Allí comienza una lista de homicidios, venta de drogas, andando cada día con la única pregunta: ¿Dónde podré expandirme? El más, el mayor, son categorías que se hacen comunes a la serie y lo enfrentan cada cuanto a las vidas que él ya ve como obstáculos.

Sony Pictures Museum.

«Yo soy el peligro»

Hay un empuje aturdido por la razón, que fue congelada por los primeros crímenes. En el capítulo en que sabemos que la cabeza de Walter White ya prendió su propio cerillo a la autodestrucción, está quizás uno de los diálogos más recordados de esta. Skyler, su esposa, intenta persuadirlo de acabar con el frenesí de crímenes (que apenas entrevé) y se ponga a salvo, pero Walter White -ya Heisenberg-, manifiesta un estado de delirio:

«¿Con quién te crees que estás hablando ahora mismo? ¿A quién crees que ves? ¿Sabes cuánto gano en un año? Incluso si te lo dijera, no lo creerías. ¿Sabes qué pasaría si de repente decidiera dejar de ir a trabajar? Un negocio lo suficientemente grande para ser listado en la NASDAQ (bolsa de valores) se va a pique, desaparece. Deja de existir sin mí. No, claramente no sabes con quién estás hablando, así que déjame darte una pista. No estoy en peligro, Skyler. Yo soy el peligro. Si un tipo abre su puerta y le disparan, ¿y tú crees que ese soy yo? No. Yo soy el que la toca».

◆ Datos proporcionados ◆
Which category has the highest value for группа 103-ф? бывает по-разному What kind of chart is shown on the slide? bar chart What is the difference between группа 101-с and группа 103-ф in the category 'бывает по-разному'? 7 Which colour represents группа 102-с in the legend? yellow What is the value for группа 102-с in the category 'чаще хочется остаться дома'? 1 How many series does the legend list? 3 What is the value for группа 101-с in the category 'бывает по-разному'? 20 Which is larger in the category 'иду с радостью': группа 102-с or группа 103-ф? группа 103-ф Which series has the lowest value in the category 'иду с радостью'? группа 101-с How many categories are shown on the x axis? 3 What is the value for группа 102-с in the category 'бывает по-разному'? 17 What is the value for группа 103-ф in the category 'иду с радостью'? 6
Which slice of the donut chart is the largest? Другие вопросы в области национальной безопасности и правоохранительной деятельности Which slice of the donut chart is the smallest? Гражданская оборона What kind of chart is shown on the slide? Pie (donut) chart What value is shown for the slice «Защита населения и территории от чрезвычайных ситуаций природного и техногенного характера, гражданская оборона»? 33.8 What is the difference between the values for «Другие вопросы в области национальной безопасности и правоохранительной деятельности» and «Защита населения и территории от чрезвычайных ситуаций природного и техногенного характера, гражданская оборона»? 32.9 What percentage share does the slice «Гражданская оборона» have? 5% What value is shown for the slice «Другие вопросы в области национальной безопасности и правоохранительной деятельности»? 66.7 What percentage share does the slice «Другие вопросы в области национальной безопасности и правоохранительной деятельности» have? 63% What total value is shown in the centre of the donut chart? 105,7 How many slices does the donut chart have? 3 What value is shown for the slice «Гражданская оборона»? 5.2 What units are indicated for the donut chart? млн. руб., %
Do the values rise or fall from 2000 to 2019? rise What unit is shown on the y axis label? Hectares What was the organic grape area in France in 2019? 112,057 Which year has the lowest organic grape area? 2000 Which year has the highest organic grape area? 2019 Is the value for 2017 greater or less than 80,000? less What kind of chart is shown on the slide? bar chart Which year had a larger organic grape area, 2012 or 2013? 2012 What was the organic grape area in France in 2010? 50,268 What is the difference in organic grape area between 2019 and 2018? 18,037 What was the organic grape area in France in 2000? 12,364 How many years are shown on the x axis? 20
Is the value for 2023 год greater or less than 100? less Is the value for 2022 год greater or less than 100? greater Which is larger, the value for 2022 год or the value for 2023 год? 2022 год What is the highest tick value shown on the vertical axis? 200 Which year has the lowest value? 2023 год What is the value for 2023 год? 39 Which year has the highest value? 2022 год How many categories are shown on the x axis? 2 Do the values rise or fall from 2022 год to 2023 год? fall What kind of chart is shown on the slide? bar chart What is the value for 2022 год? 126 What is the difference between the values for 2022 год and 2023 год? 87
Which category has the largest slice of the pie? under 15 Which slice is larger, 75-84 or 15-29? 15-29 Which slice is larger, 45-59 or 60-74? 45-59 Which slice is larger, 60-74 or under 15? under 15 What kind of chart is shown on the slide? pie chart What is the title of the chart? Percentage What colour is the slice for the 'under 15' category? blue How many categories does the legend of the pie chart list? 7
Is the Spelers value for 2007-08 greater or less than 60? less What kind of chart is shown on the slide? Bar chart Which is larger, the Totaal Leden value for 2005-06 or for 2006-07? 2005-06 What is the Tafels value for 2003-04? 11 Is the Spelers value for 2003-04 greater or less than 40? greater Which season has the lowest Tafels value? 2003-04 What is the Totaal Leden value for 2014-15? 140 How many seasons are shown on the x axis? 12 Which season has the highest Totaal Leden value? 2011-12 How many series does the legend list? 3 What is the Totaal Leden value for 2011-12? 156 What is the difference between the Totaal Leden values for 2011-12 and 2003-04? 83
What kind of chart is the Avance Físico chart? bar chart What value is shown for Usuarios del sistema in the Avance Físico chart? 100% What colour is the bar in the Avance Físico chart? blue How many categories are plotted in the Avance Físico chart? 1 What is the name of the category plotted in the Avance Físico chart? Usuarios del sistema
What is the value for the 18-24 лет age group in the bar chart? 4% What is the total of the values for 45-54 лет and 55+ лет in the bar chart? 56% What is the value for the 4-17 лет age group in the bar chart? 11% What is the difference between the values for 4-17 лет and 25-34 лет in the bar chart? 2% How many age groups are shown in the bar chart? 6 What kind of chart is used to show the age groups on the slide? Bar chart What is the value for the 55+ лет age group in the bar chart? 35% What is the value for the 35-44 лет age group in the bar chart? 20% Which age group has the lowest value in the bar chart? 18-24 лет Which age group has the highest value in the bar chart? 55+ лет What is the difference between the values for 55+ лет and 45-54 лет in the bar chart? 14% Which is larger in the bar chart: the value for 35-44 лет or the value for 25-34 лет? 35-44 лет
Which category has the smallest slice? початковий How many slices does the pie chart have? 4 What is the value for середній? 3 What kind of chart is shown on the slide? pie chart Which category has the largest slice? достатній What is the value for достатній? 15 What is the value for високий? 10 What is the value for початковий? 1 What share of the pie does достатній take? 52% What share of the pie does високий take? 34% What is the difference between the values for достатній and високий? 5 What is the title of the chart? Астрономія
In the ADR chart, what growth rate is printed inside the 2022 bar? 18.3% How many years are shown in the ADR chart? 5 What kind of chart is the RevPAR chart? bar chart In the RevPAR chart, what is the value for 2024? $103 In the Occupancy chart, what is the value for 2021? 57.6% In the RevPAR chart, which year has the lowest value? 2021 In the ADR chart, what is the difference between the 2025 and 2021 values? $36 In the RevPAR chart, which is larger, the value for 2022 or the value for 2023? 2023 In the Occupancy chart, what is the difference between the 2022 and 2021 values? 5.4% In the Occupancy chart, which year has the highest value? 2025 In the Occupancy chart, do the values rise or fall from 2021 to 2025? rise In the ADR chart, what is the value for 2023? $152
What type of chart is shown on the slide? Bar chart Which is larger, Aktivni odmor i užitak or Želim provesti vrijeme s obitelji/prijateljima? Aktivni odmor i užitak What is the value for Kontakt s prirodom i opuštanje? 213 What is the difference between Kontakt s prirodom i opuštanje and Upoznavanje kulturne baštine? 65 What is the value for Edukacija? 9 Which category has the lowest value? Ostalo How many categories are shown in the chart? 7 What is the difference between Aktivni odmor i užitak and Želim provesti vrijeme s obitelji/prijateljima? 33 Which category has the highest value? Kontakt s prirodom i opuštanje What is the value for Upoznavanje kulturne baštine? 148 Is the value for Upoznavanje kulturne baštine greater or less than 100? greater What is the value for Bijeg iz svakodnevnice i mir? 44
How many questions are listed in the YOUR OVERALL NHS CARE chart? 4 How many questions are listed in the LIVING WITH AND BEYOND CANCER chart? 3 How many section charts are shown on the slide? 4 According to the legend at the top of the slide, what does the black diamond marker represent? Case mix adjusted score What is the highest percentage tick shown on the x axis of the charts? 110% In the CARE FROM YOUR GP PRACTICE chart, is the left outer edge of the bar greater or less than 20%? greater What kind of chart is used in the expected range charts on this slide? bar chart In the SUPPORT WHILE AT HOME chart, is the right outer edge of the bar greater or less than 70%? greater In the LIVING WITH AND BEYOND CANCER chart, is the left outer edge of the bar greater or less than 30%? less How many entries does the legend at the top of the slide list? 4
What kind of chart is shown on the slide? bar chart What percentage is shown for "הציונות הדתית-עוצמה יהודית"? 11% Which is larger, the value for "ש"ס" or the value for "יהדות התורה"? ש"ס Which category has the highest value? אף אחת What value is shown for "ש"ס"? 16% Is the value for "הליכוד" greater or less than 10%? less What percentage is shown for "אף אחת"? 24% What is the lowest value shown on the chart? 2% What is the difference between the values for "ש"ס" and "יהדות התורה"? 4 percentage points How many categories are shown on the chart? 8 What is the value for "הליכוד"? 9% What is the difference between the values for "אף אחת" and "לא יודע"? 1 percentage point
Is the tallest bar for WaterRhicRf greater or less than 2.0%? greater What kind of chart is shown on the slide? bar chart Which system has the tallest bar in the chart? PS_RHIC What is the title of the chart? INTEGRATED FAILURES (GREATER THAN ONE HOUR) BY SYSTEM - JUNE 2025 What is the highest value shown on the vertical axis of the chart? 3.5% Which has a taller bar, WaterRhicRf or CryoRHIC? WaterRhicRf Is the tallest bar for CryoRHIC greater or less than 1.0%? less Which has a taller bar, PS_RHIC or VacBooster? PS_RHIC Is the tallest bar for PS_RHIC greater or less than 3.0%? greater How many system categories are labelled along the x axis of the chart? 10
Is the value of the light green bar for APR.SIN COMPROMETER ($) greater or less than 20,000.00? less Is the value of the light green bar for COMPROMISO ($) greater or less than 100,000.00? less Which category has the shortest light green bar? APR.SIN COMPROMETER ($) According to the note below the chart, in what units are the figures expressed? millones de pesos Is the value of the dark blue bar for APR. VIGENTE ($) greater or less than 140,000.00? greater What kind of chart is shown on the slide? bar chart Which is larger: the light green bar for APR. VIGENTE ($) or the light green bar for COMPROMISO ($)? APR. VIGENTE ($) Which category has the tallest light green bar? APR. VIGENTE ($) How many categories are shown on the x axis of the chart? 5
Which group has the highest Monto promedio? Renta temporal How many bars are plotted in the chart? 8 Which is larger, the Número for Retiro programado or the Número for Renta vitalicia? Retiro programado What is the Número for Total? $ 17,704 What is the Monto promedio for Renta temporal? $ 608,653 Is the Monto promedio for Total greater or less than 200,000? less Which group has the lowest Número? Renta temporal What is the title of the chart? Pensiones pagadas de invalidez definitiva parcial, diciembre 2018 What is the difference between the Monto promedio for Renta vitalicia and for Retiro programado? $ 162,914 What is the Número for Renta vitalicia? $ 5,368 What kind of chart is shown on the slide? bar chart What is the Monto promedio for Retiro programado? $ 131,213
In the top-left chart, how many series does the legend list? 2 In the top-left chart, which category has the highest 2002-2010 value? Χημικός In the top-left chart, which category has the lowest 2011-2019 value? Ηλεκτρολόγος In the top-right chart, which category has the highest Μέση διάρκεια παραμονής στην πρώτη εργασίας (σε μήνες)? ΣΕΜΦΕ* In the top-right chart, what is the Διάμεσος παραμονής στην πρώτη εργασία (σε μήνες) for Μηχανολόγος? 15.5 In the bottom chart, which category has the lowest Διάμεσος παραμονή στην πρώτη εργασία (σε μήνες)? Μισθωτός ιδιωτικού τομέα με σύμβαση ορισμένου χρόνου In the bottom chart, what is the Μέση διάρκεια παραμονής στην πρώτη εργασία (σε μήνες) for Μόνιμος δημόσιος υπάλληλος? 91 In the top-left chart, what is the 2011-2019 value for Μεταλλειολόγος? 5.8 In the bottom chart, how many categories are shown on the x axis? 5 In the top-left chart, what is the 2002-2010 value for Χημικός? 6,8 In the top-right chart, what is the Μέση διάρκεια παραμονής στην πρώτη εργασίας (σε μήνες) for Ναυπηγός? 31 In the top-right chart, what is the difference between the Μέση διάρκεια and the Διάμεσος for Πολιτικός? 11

◆ Consignas ◆
(a) Según el fragmento sobre Walter White, ¿por qué decide Walter darle una pista a Skyler? Responde en una a tres oraciones.
(b) Transcribe del fragmento sobre Walter White el pasaje que empieza con «Allí comienza una» y continúa hasta «Sony Pictures Museum.».
Los ítems no guardan ninguna relación con el fragmento.

◆ Ejercicios resueltos ◆
(a) Walter decide darle una pista porque, según él, Skyler claramente no sabe con quién está hablando. La pista es que él no está en peligro, sino que él es el peligro.

(b)
Allí comienza una lista de homicidios, venta de drogas, andando cada día con la única pregunta: ¿Dónde podré expandirme? El más, el mayor, son categorías que se hacen comunes a la serie y lo enfrentan cada cuanto a las vidas que él ya ve como obstáculos.

Sony Pictures Museum.